State Bank of India (SBI) has hiked its base rate by 20 basis points to 10 per cent from 9.8 per cent.
The country's largest commercial bank has also increased its benchmark prime lending rate by 20 basis points from 14.55 per cent to 14.75 per cent.
These changes will come into effect from November 7 (Thursday), SBI said in a filing with the stock exchanges.
Base rate is the rate below which banks cannot lend.
With the Reserve Bank of India increasing the repo rate by 25 basis points each in two successive monetary policy review events, it was widely anticipated that the public sector banks would follow suit through lending rate hikes.
With SBI — the country's largest commercial bank — increasing base rate, the other state-owned banks are also expected to go in for a base rate hike, say banking industry observers.
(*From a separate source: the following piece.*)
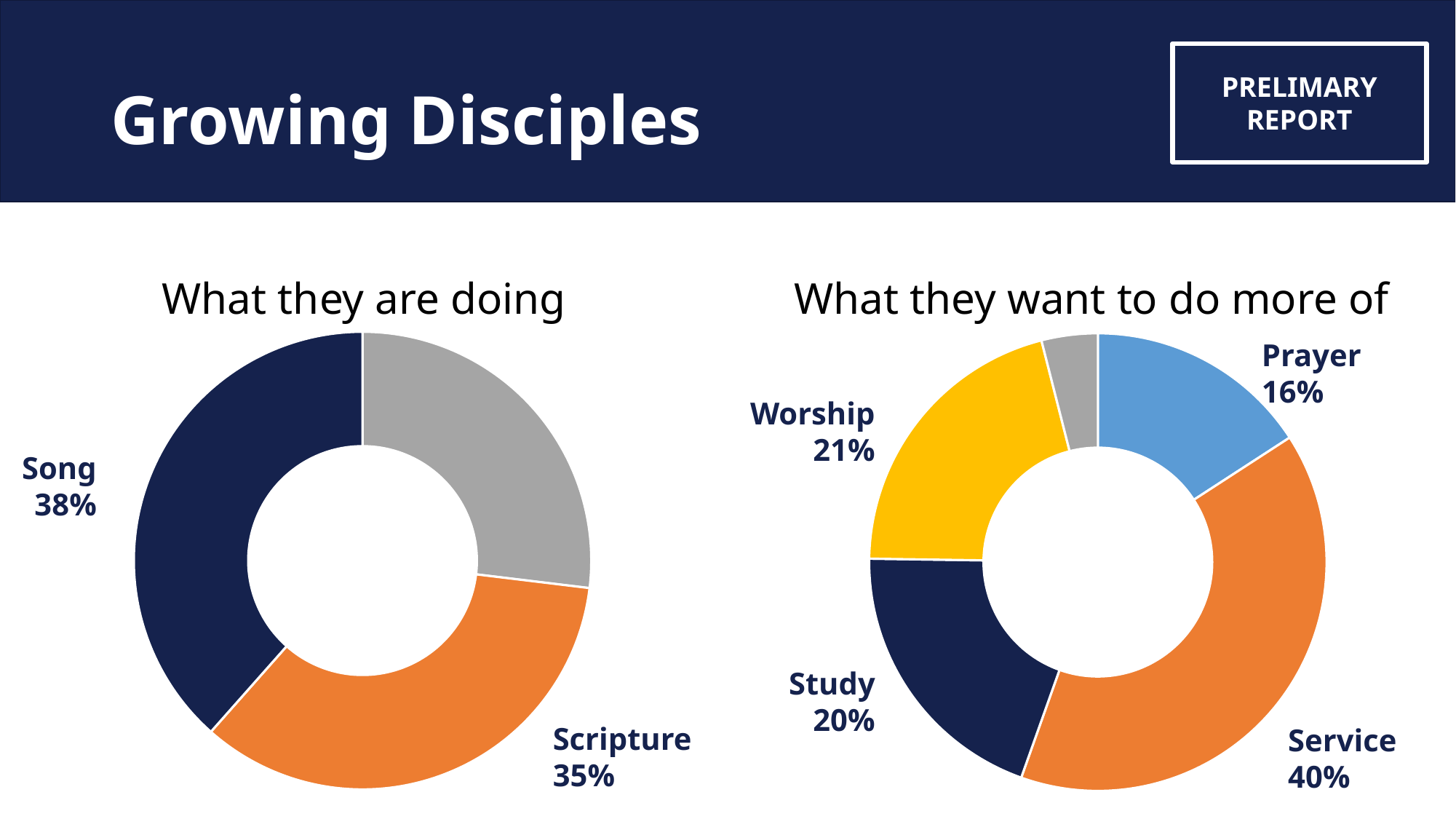
In the 'What they want to do more of' chart, what is the difference between Worship and Study? 1% In the 'What they are doing' chart, which is larger, Song or Scripture? Song In the 'What they are doing' chart, what percentage is shown for Song? 38% What kind of chart is used on the left side of the slide? Donut (pie) chart In the 'What they want to do more of' chart, which labeled category has the highest percentage? Service How many slices does the 'What they want to do more of' chart have? 5 How many slices does the 'What they are doing' chart have? 3 In the 'What they are doing' chart, what percentage is shown for Scripture? 35% In the 'What they want to do more of' chart, what percentage is shown for Service? 40% In the 'What they want to do more of' chart, what percentage is shown for Worship? 21% In the 'What they want to do more of' chart, what percentage is shown for Prayer? 16% In the 'What they want to do more of' chart, what is the difference between Service and Prayer? 24%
Despite consumer spending and credit pick-up season, the two banks (HDFC Bank and SBI) chose to increase their lending rates, the first ones to do so after RBI’s second quarter monetary policy review on October 29.
Repo rate hike
On October 29, RBI had increased the key policy repo rate by 25 bps to 7.75 per cent citing higher inflation concerns. This would increase the cost of borrowing for banks.
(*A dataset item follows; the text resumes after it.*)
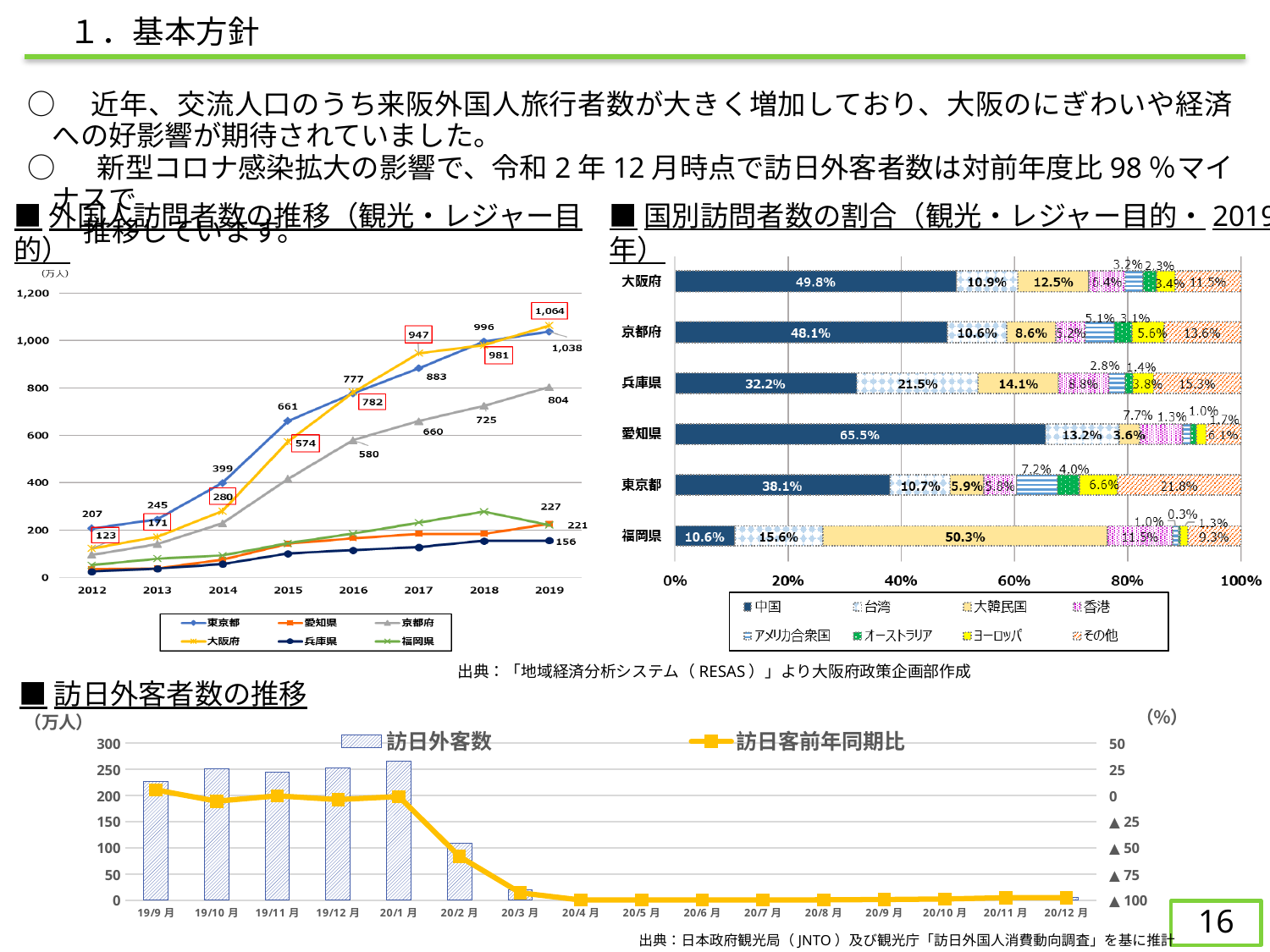
In the chart titled 訪日外客者数の推移, is the 訪日外客数 bar for 20/1月 greater or less than 250? greater In the stacked bar chart titled 国別訪問者数の割合, what is the share of 中国 for 愛知県? 65.5% In the stacked bar chart titled 国別訪問者数の割合, which prefecture has the highest share of 中国? 愛知県 In the stacked bar chart titled 国別訪問者数の割合, how many prefectures are shown? 6 In the line chart titled 外国人訪問者数の推移, what is the value for 東京都 in 2019? 1,038 In the stacked bar chart titled 国別訪問者数の割合, what is the share of 大韓民国 for 福岡県? 50.3% In the chart titled 訪日外客者数の推移, how many months are shown on the x axis? 16 In the line chart titled 外国人訪問者数の推移, does the 京都府 line rise or fall from 2016 to 2019? rise In the line chart titled 外国人訪問者数の推移, what is the value for 大阪府 in 2017? 947 In the stacked bar chart titled 国別訪問者数の割合, which is larger: the 台湾 share for 兵庫県 or the 台湾 share for 大阪府? 兵庫県 In the line chart titled 外国人訪問者数の推移, how many series does the legend list? 6 In the line chart titled 外国人訪問者数の推移, what is the difference between the 大阪府 value in 2019 and its value in 2012? 941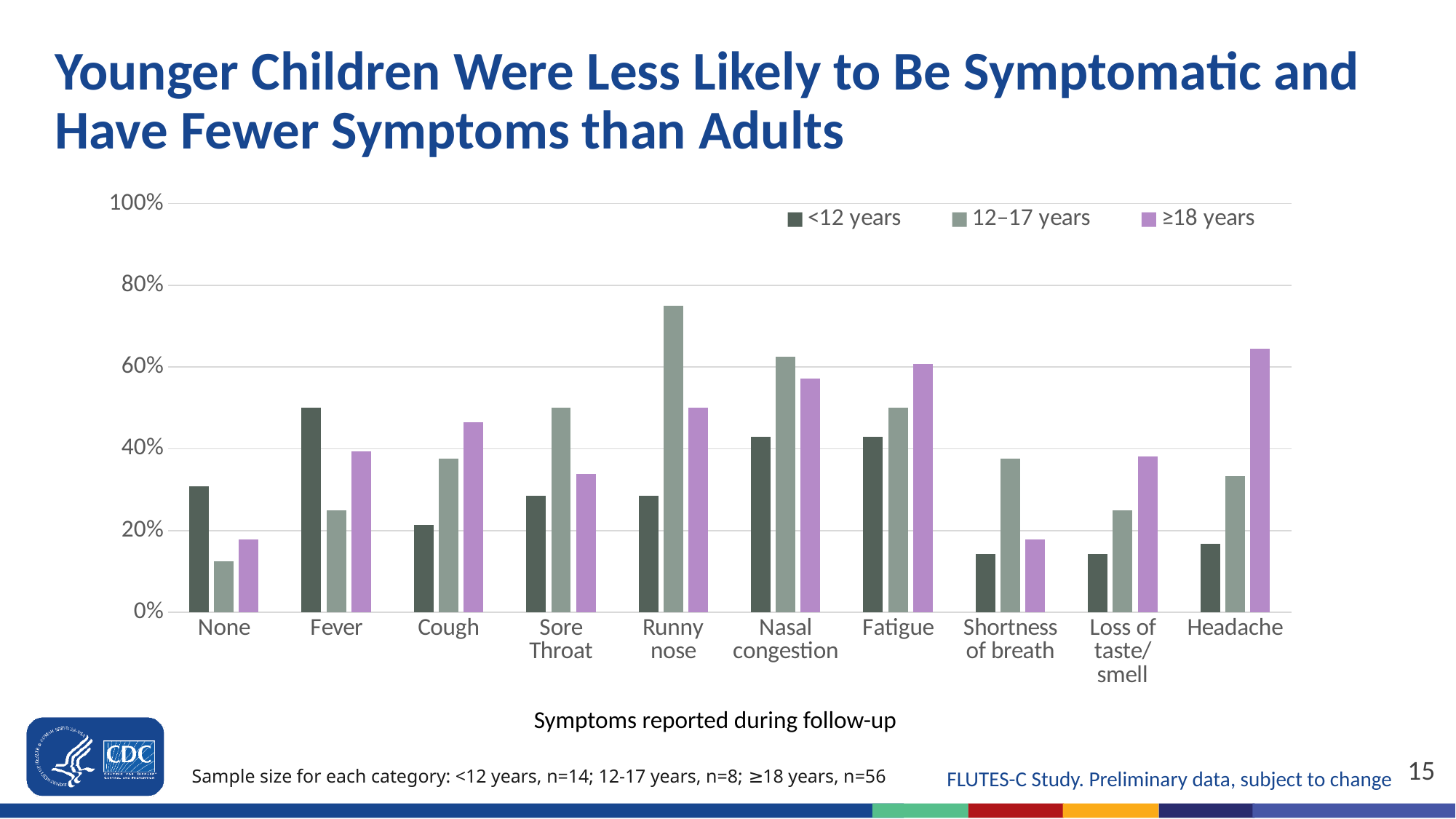
What is the x-axis title of the chart? Symptoms reported during follow-up How many series does the legend list? 3 For the <12 years series, which symptom has the highest bar? Fever For Headache, which series has the larger value: ≥18 years or 12–17 years? ≥18 years For the 12–17 years series, which category has the lowest bar? None How many symptom categories are shown on the x axis? 10 For Fever, which series has the larger value: <12 years or 12–17 years? <12 years What kind of chart is shown on the slide? bar chart Is the value for None in the <12 years series greater or less than 40%? less For the 12–17 years series, which symptom has the highest bar? Runny nose Is the value for Runny nose in the 12–17 years series greater or less than 60%? greater Is the value for Shortness of breath in the ≥18 years series greater or less than 20%? less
Bank of India and Bank of Baroda chiefs have decided to keep their base rates unchanged at 10.25 per cent each.
On September 19, SBI had last hiked its base rate by 10 bps to 9.80 per cent from 9.70 per cent, a day prior to RBI’s mid-quarter monetary policy review.
Lowest base rate
Canara Bank’s base rate now is the lowest in the industry at 9.95 per cent. This is followed by SBI, ICICI Bank, HDFC Bank and Oriental Bank of Commerce that have a base rate of 10 per cent.
HDFC Bank, India’s second largest private bank, had raised its base rate on Tuesday by 20 bps to 10 per cent, effective November 2.